= William Keay =

William Keay (1869-1952) was an English civil engineer and architect particularly associated with works in Leicestershire.

==Career==
Born in Leicester, Keay began his career as a civil engineer working with Everard, Son and Pick from 1911, while also developing his own partnership and extending into architecture (a member of the Institution of Civil Engineers, he was also eventually elected a fellow of Royal Institution of British Architects).

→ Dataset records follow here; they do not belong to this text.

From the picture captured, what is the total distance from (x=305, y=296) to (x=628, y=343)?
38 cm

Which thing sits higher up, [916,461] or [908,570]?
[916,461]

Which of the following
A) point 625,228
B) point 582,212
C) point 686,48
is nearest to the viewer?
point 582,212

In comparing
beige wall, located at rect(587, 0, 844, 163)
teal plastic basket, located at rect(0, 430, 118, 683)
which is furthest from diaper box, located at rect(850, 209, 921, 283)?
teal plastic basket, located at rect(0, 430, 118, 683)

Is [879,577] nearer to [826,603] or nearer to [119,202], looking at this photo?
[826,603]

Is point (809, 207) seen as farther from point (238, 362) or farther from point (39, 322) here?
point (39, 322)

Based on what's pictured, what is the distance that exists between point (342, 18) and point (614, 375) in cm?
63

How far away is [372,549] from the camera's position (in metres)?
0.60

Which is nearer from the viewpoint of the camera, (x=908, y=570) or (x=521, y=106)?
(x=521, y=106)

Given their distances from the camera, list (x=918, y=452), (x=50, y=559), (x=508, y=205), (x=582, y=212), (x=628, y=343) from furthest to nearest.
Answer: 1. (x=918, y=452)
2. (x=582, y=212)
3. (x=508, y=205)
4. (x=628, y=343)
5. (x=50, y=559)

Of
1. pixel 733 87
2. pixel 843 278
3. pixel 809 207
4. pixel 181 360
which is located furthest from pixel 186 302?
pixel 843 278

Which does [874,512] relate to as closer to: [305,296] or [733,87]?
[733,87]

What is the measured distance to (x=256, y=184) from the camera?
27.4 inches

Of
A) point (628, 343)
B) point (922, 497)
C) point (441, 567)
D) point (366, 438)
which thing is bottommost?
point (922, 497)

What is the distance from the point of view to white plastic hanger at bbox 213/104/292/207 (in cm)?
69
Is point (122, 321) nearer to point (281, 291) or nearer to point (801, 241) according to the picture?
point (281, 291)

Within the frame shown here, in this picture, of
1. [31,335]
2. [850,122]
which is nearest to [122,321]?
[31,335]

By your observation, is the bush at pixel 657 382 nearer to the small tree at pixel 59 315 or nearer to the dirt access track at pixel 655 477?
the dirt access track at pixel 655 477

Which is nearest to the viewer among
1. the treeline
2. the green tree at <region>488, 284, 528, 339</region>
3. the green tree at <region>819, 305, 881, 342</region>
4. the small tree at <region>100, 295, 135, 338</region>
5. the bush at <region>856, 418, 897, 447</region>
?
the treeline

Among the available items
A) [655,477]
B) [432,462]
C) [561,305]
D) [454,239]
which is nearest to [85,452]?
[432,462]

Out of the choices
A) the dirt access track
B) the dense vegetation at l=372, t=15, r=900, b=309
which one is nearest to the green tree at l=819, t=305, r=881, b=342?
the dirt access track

In 1923 his practice merged with the Pick Everard practice, which was joined by Martin Gimson in 1925 to become Pick, Everard, Keay and Gimson (since 1991 known as Pick Everard). Keay was also county architect for Leicestershire County Council with an office in the medieval Castle House in the Leicester Castle Close. In this role, his projects included:
- extensions to Carlton Hayes Hospital (1930s)
- the County Offices on the corner of Friar Lane and Greyfriars, Leicester (1936)
- Hinckley police station (1937)
- Hinckley cottage hospital extensions (1936-9)
- St John's church, Coventry Road, Hinckley (1948)

Other works included:
- overall planning and early buildings of the Leicester University College campus, including Wyggeston boys and girls grammar schools (from 1921)
- Holy Apostles Church on Fosse Road South (1923-4)
- assistance to Sir Charles Nicholson on work at Leicester Cathedral (1927)
- St Christopher’s Church in Marriott Road, Leicester (1928 – now the Church Hall)
- an extension to Ernest Gimson’s “Inglewood” in Ratcliffe Road, Leicester (1930)

During the 1930s, he made a detailed record and carried out archaeological excavations on the site of Ulverscroft Priory in Charnwood Forest.

He lived for a time in Glenfield at a house called "The Gynsills" (now a pub), formerly owned by the Ellis family associated with the Bardon Hill quarrying business, Ellis and Everard.